In the provided code snippet, we perform the following steps to demonstrate the process of saving an array as a binary file and subsequently loading it without altering its shape:

1. We initiate the process by creating an array with a designated shape of `(3, 4)`.

2. Next, we save this array as a binary file.

3. Following the save operation, we proceed to load the saved array from the binary file.

4. Crucially, we verify whether the array's original shape remains unchanged after the load operation.

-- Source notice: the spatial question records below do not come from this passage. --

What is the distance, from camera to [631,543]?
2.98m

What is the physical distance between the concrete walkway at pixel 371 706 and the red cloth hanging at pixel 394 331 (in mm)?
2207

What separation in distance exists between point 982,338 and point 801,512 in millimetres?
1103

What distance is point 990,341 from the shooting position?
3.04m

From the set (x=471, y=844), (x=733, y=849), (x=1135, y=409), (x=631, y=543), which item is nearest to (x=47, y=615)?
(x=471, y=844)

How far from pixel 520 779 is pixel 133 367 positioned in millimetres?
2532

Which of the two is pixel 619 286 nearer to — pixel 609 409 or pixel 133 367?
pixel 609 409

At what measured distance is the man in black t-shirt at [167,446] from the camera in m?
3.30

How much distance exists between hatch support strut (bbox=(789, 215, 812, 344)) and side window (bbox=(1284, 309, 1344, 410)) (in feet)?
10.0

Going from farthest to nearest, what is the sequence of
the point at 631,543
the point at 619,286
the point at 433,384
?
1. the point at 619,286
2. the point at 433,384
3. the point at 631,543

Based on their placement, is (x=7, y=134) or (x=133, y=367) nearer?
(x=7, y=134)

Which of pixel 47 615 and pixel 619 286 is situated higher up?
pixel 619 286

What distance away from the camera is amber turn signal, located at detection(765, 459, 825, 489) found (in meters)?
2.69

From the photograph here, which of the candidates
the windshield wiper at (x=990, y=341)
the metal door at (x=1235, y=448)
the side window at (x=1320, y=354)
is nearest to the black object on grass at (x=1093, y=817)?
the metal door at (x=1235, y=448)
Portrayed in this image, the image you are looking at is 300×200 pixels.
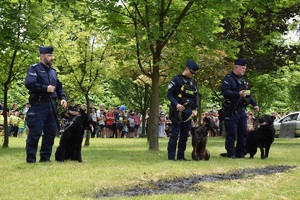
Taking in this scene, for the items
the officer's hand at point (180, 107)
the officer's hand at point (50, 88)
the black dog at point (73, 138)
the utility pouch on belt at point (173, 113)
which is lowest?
the black dog at point (73, 138)

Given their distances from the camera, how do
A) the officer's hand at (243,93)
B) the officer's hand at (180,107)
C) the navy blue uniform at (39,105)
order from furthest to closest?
the officer's hand at (243,93) → the officer's hand at (180,107) → the navy blue uniform at (39,105)

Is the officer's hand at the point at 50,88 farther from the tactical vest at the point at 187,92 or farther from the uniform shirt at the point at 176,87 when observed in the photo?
the tactical vest at the point at 187,92

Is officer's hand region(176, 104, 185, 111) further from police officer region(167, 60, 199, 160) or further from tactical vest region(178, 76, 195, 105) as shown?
tactical vest region(178, 76, 195, 105)

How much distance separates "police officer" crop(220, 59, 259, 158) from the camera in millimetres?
11930

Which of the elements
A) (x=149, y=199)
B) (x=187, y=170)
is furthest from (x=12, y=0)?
(x=149, y=199)

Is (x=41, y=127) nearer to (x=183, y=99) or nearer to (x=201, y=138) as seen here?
(x=183, y=99)

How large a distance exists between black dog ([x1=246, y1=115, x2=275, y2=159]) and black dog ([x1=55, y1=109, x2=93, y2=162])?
4.35 metres

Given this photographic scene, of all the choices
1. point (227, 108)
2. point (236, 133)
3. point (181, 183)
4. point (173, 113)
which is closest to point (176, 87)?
point (173, 113)

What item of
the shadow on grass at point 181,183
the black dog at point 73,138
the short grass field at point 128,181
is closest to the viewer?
the short grass field at point 128,181

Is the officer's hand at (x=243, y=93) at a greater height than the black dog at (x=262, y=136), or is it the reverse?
the officer's hand at (x=243, y=93)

> **NOte:** It's worth noting that unless the `dtype` of the array includes Python objects, we should set `allow_pickle=False` when using both `numpy.save()` and `numpy.load()`. This configuration is essential to ensure that the array is saved and loaded efficiently without relying on the pickling mechanism. It's important to keep in mind that pickles are not secure against data that may be erroneous or maliciously constructed.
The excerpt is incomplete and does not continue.